Le premier, dans le présent numéro, se veut en quelque sorte fondamental quant à la problématique en théologie des religions (J.-M. Aveline), quant au thème même de « religion » et des « comportements religieux des humains » (M. Meslin), le théologico-politique ne pouvant être naturellement oublié en pareille occurrence (P. Valadier). Enfin, la dynamique « vers une théologie du dialogue et des rencontres » (Geneviève Comeau) nous placera dans cette forme d’urgence qui exige en même temps prudence et rigueur.

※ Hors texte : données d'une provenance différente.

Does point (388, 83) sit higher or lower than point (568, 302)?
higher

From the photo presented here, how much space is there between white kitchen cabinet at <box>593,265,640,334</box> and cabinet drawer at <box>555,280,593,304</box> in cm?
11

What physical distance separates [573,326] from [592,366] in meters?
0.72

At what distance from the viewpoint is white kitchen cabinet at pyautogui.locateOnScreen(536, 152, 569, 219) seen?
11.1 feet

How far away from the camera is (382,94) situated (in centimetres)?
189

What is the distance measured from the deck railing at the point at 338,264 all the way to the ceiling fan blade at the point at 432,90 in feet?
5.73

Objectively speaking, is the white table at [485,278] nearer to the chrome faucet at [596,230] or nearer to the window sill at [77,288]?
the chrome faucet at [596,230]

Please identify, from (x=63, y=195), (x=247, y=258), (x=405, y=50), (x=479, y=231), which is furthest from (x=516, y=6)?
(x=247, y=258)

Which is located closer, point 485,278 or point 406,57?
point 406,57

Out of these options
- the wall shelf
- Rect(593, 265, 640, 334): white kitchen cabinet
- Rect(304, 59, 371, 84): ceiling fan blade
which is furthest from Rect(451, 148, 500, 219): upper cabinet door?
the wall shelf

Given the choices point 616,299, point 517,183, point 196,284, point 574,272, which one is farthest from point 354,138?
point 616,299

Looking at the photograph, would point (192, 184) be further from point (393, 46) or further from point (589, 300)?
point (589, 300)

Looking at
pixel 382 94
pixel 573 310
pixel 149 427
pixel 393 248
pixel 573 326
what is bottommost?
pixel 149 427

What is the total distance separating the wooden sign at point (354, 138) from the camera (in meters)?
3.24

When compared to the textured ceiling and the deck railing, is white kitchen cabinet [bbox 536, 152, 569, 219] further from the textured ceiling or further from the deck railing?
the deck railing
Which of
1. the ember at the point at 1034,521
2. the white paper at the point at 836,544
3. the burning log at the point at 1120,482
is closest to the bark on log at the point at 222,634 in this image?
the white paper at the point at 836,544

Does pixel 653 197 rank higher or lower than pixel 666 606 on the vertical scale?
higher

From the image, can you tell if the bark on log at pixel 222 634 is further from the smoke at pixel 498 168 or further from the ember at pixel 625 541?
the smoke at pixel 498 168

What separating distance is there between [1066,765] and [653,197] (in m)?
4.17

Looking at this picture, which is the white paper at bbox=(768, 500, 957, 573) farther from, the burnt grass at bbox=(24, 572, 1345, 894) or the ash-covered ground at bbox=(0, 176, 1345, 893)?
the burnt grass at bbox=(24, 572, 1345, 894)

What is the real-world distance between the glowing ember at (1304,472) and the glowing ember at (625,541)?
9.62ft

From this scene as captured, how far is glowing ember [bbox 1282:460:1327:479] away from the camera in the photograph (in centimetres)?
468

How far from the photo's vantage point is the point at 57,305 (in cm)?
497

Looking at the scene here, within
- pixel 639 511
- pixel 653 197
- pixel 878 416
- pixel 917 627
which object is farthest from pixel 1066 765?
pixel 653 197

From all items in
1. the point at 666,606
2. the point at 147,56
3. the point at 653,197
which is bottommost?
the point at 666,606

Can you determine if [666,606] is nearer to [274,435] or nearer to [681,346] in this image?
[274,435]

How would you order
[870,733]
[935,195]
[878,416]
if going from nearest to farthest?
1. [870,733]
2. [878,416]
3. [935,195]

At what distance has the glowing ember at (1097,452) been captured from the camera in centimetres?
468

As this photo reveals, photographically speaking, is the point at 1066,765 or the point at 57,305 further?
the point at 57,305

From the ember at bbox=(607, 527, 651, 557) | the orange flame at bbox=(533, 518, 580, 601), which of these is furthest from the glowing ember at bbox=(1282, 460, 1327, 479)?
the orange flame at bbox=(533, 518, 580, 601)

Faut-il ajouter que ces auteurs ont tous une expérience concrète de ce dont ils traitent? Engagés soit dans des Institutions spécialisées (l’ISTR de Marseille, pour J.-M. Aveline), soit par leurs positions intellectuelles et pastorales, ils nous proposent tout autant leurs réflexions que leur expérience. Qu’au nom de tous nos lecteurs, ils soient dès maintenant remerciés.